> [RECORDS FOR THE EXERCISE]
-=-=-=-=-

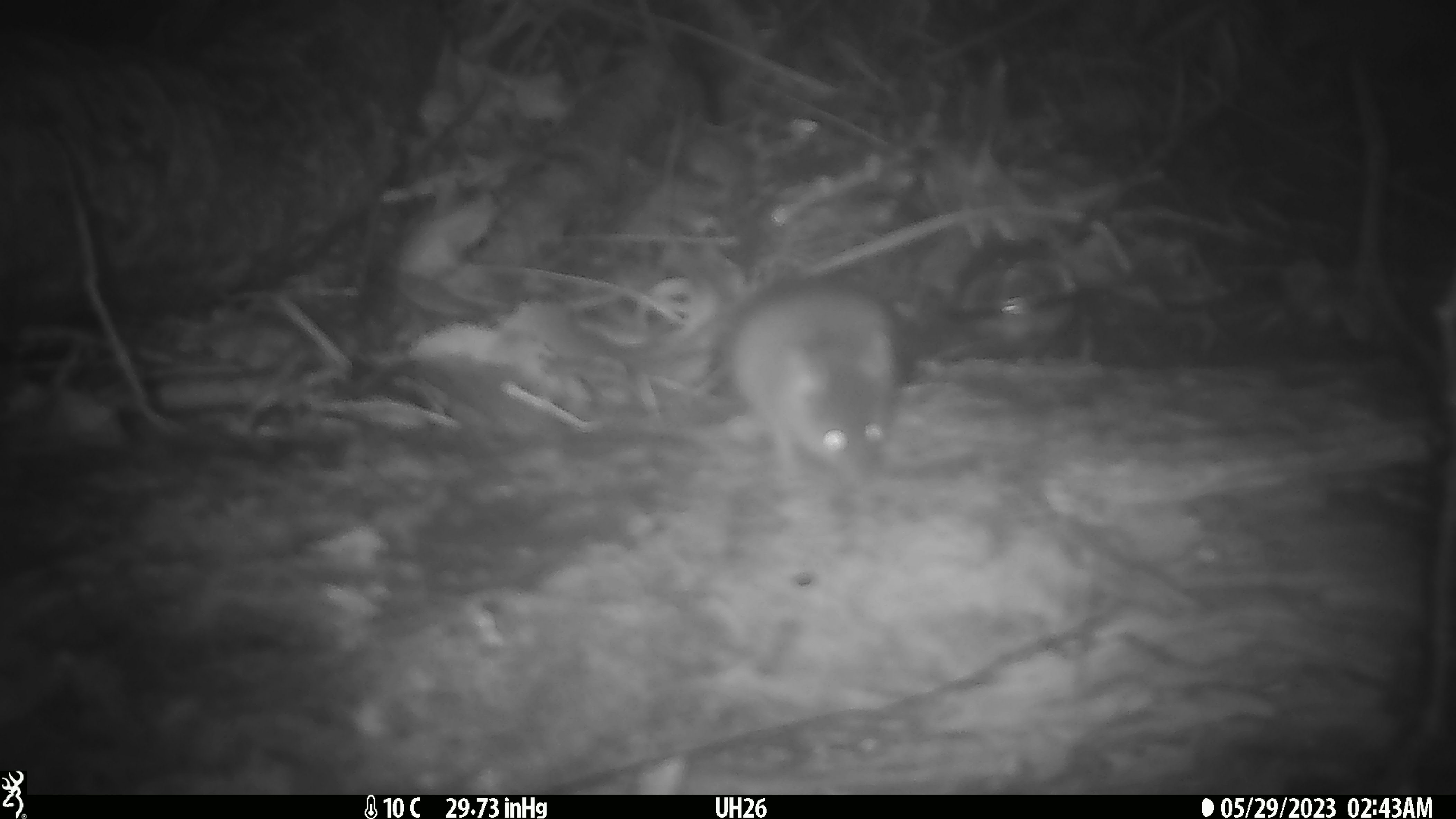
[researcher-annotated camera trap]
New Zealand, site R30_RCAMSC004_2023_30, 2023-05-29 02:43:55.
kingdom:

-=-=-=-=-

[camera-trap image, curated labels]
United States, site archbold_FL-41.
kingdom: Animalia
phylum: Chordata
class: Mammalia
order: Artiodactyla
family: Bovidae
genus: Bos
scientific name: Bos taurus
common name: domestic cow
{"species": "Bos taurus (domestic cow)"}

-=-=-=-=-

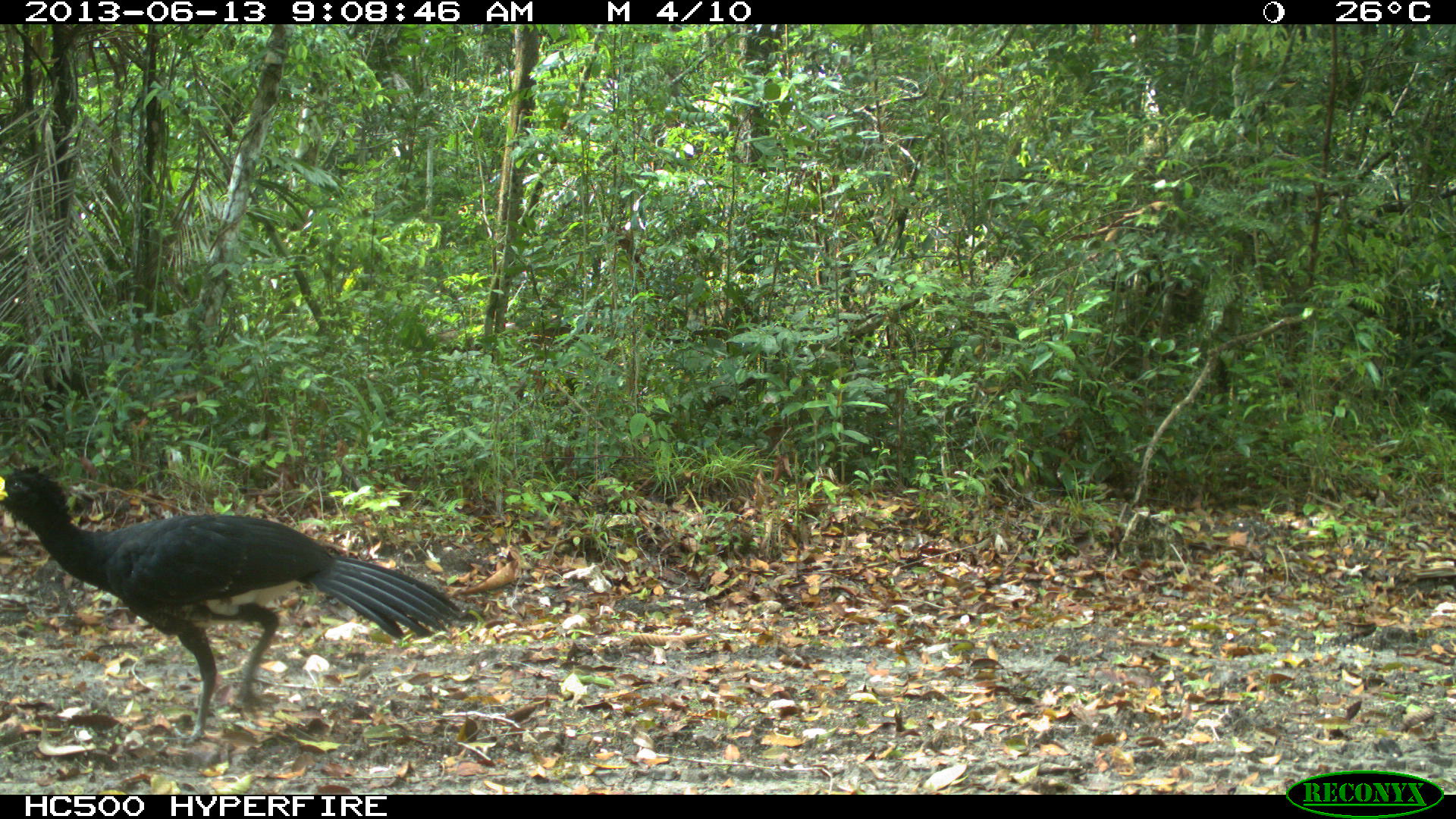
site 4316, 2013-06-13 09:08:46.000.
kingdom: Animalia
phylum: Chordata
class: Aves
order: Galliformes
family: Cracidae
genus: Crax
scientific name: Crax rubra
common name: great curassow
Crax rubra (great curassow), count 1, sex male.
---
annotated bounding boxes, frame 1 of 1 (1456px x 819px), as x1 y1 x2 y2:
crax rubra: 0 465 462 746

-=-=-=-=-

> [ACTIVITY]
Using the entries above, count the lines that have the string "trap" in them. Answer with that number only.

> [RESPONSE TO THIS EXERCISE]
2